● **EXERCISE**: Which lines of the data below include the string "wildlife"? Return each of them.

● **PROVIDED DATA**:
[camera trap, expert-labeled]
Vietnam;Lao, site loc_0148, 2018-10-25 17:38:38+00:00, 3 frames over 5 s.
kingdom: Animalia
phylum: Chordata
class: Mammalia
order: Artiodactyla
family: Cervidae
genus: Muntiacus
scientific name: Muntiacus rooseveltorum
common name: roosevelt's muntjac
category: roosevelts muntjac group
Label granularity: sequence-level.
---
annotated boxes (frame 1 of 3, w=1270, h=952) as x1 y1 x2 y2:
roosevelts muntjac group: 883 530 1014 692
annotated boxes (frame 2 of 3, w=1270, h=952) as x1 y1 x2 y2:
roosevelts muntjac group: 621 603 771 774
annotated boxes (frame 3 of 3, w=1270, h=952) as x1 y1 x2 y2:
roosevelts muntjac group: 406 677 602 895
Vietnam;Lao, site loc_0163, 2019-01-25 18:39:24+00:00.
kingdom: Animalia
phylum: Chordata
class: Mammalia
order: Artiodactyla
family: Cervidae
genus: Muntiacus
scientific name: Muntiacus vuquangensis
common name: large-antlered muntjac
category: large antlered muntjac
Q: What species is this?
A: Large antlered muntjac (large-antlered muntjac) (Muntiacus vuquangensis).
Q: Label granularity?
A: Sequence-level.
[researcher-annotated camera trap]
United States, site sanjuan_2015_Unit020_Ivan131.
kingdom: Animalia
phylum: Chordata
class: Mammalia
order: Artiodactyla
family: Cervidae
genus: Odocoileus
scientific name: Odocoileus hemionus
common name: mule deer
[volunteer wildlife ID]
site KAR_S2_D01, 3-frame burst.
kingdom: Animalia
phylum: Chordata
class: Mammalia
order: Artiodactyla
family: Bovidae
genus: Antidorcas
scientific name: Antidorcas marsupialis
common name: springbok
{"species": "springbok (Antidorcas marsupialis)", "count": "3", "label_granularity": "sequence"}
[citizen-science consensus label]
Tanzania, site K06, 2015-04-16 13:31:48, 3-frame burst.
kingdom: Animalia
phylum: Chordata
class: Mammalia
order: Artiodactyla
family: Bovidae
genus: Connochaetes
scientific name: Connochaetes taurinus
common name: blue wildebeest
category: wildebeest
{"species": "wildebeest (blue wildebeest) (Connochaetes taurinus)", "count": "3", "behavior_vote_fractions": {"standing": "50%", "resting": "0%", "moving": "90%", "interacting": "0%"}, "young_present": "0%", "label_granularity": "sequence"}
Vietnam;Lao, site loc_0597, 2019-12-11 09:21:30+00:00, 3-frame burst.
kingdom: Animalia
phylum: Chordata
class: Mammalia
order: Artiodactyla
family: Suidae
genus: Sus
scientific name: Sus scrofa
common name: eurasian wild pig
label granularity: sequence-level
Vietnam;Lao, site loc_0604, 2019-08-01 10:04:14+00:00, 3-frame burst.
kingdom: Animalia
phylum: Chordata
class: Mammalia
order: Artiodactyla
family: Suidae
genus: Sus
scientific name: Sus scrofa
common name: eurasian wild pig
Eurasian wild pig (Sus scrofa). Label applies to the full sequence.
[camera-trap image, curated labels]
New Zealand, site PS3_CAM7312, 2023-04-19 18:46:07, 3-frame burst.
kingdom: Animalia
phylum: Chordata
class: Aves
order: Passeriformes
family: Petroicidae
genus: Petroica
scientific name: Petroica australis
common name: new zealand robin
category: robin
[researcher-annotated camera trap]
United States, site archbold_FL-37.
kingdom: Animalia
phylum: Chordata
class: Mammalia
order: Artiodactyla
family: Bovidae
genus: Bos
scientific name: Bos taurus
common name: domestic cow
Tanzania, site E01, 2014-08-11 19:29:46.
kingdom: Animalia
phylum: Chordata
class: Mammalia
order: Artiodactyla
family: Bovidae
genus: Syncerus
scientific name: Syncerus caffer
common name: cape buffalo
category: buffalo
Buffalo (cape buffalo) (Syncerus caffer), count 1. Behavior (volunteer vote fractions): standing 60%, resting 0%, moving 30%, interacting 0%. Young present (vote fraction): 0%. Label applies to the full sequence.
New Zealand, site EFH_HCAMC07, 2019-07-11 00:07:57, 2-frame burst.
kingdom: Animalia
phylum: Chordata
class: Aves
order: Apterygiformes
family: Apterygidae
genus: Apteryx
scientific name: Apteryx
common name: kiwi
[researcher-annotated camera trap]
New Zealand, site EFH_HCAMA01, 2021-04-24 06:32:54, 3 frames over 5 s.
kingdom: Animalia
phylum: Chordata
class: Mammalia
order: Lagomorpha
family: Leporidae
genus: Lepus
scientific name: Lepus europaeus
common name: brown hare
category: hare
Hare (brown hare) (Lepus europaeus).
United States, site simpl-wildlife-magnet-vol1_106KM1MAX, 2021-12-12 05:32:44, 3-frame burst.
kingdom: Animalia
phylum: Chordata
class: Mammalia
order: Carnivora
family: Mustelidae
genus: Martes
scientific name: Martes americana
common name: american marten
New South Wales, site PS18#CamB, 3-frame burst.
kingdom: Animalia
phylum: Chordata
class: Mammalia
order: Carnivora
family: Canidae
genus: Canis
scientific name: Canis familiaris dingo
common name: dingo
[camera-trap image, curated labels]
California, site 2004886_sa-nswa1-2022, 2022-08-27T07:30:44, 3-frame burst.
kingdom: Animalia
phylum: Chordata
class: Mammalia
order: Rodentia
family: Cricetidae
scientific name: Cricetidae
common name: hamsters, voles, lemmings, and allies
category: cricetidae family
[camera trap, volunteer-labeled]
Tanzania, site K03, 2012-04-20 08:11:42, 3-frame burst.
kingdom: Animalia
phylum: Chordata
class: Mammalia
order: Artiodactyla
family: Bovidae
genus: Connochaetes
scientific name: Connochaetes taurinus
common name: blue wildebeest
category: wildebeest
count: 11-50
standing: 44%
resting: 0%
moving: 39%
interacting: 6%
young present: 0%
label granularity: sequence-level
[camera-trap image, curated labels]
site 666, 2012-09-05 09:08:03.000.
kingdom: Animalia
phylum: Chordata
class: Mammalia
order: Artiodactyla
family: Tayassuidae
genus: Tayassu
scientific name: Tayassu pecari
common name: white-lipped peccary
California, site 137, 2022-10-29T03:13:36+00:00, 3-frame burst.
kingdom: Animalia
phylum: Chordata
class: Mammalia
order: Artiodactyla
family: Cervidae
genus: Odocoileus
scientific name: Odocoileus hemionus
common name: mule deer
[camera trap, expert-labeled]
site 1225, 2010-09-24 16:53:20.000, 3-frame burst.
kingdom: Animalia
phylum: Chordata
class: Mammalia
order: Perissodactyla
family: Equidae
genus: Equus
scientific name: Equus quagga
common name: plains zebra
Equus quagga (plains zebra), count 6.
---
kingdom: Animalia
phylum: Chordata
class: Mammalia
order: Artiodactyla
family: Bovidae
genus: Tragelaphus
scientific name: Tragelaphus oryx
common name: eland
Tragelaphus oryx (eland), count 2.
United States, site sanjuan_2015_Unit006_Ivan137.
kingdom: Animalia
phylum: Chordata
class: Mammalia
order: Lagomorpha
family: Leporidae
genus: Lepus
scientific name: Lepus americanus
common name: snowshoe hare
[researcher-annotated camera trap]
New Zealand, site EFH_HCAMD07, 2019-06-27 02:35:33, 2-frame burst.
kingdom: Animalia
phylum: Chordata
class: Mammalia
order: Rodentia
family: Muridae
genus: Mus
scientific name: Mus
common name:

● **WRITTEN REPLY**:
[volunteer wildlife ID]
United States, site simpl-wildlife-magnet-vol1_106KM1MAX, 2021-12-12 05:32:44, 3-frame burst.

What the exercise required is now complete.